▸ **Required tasks**:
a – In the court opinion excerpt, on what date did the trial court sign the expunction order?
b – Rewrite the court opinion excerpt from "On March 9, 2018, J.E." up to and including "ordered community supervision.", putting "Movant" in place of "Petitioner" each time it occurs.

▸ **Passage provided**:
On appeal from the 404th District Court of Cameron County, Texas.
Before Justices Benavides, Perkes, and Tijerina
By two issues, appellant, the Texas Department of Public Safety (the Department), appeals an order expunging all files and records relating to appellee J.E.'s arrest. The Department argues that: (1) J.E. is not entitled to expunction because he pleaded guilty to offenses arising out of the arrest; and (2) the trial court's order of expunction is not supported by legally sufficient evidence. We reverse and render.
J.E. was arrested for seven counts of unauthorized employment of a private investigator or security agency, a class A misdemeanor. See TEX. OCCUP. CODE ANN. § 1702.386. All charges arose out of the same arrest. On February 13, 2018, he pleaded guilty to six counts of violation of a restriction while operating a commercial motor vehicle, a class C misdemeanor, and one count of trespassing on school grounds, also a class C misdemeanor. See TEX. TRANSP. CODE ANN. § 522.043; TEX. EDUC. CODE ANN. § 37.107. In exchange for his guilty pleas on the class C misdemeanor cases, the seven class A misdemeanor cases were dismissed on February 14, 2018.1 See TEX. OCCUP. CODE ANN. § 1702.386.
On March 9, 2018, J.E. filed his motion to expunge the unauthorized employment cases that were dismissed stating that:
3. Petitioner is entitled to an expunction of all records of all records [sic] and files relating to said alleged offenses of, J.E., under Article 55.01(a)(2) of the Texas Code of Criminal Procedure, because the offenses were dismissed; Petitioner has been released; the charges have not resulted in a final conviction; are no longer pending; and there was no court ordered community supervision.
The Department filed its original answer and general denial, stating that J.E. was not entitled to an expunction because he "was convicted as a result of this arrest" and does not qualify for an expunction. On August 29, 2018, the trial court held a hearing and granted J.E.'s motion for expunction. The Department was absent from the proceedings. The State was present and stated that although normally a plea of guilty on one case in exchange for other cases being dismissed would bar expunction, here, the class C offenses are not lesser-included offenses of the class A offenses, and the State had noobjection. The trial court granted the expunction, but never reduced its order to writing. A different judge held a subsequent hearing on January 23, 2019. The Department did not appear at this hearing either. During the second hearing, the trial court stated it was its understanding that the expunction order was previously granted but was never signed. The trial court placed J.E. under oath, who stated that the class C offenses had no connection to the facts underlying the arrest for the class A offenses. The trial court again granted J.E.'s motion for expunction and signed the order on March 6, 2019. The Department filed its notice of restricted appeal on September 4, 2019.
Restricted appeals are governed by Rule 30 of the Texas Rules of Appellate Procedure. When a party does not participate in person or through counsel in a hearing that results in a judgment, that party may be eligible for a restricted appeal. See TEX. R. APP. P. 30.

Excerpts from a spatial dataset:
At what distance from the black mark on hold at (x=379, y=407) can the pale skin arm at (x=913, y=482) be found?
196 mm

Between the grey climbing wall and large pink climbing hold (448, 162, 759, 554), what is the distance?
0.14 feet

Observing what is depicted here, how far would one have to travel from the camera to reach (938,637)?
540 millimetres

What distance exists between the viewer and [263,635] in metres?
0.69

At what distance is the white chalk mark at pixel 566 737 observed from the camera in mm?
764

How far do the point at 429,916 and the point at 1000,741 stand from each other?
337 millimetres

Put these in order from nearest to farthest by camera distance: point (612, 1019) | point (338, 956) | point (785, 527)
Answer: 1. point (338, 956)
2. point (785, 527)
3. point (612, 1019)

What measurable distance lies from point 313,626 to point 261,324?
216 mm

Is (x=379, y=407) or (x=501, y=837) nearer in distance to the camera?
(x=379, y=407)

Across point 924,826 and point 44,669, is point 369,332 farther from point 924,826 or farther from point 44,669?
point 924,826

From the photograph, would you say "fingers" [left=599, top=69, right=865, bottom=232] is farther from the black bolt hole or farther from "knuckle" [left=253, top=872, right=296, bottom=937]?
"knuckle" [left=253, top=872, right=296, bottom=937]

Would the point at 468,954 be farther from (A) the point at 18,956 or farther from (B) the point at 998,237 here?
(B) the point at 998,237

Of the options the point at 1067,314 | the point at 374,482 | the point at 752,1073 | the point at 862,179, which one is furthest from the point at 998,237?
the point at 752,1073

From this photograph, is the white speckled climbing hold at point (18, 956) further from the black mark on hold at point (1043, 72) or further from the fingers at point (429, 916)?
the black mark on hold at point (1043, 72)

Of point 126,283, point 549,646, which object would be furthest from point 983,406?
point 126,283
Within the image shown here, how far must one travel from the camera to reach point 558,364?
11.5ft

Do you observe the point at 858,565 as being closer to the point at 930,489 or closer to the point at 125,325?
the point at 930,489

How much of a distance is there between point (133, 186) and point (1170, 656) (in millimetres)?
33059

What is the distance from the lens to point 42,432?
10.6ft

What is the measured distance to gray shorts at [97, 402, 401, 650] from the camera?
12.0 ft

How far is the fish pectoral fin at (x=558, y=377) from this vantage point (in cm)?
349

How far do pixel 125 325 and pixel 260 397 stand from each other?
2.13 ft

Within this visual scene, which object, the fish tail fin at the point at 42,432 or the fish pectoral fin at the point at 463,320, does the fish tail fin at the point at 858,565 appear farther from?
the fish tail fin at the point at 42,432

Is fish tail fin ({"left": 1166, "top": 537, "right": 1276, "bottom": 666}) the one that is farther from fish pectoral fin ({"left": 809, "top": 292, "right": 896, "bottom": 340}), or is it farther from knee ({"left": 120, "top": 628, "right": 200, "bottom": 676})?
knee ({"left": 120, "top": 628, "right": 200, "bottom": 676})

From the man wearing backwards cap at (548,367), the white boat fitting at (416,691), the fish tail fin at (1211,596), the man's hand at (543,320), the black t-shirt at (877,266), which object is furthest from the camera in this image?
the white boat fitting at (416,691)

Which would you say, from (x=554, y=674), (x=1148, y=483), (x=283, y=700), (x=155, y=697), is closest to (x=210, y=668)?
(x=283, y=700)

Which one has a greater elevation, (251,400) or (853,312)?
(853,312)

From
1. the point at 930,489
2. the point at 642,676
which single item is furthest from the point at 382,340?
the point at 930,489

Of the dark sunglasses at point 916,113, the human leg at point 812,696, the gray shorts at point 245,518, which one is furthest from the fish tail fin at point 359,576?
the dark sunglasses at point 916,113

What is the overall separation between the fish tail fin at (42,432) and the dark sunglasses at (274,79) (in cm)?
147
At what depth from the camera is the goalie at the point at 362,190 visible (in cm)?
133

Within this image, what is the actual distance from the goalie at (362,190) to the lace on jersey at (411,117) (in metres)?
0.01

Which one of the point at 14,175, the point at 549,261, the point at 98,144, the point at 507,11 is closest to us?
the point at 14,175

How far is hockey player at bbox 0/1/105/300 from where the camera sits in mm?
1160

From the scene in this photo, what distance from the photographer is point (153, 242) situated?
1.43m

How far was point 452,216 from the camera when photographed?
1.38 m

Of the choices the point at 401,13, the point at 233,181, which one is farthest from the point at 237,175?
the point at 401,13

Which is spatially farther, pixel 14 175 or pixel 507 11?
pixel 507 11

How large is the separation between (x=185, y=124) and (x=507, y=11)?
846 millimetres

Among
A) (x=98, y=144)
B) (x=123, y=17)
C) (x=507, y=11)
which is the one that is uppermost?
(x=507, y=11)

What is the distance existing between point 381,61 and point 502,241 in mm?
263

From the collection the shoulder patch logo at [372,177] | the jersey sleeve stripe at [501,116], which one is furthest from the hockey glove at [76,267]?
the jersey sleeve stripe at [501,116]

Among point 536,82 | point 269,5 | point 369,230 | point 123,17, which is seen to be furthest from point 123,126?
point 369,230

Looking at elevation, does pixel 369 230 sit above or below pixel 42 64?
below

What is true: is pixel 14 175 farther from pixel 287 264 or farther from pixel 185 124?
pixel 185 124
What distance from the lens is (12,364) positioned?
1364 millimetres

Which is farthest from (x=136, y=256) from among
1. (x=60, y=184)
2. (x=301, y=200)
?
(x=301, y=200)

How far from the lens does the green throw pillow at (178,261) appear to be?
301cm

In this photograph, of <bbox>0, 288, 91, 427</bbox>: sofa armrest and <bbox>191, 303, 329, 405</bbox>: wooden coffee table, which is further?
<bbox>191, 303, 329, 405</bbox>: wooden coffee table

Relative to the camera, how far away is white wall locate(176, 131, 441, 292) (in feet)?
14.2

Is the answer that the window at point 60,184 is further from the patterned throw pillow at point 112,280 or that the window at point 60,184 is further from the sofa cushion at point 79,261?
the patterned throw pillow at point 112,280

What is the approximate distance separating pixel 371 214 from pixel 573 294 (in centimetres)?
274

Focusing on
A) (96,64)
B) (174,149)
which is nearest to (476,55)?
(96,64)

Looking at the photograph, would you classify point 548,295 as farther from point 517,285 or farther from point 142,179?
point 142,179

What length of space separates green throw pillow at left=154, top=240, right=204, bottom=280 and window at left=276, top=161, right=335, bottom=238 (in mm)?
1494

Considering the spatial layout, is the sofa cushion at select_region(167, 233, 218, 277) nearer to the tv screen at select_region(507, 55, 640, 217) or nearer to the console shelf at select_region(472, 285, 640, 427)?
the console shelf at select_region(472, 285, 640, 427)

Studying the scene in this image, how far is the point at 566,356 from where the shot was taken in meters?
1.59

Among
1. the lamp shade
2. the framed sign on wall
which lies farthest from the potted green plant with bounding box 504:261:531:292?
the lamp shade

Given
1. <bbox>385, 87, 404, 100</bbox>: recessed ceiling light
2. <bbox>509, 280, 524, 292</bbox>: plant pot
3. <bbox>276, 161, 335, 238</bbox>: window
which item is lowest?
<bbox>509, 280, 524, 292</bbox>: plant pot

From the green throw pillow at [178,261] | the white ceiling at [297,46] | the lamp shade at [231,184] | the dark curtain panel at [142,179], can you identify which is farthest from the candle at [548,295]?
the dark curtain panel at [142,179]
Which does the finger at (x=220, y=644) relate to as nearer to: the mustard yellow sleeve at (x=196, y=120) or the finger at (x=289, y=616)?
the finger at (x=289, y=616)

▸ **Final results**:
a – March 6, 2019.

b –
On March 9, 2018, J.E. filed his motion to expunge the unauthorized employment cases that were dismissed stating that:
3. Movant is entitled to an expunction of all records of all records [sic] and files relating to said alleged offenses of, J.E., under Article 55.01(a)(2) of the Texas Code of Criminal Procedure, because the offenses were dismissed; Movant has been released; the charges have not resulted in a final conviction; are no longer pending; and there was no court ordered community supervision.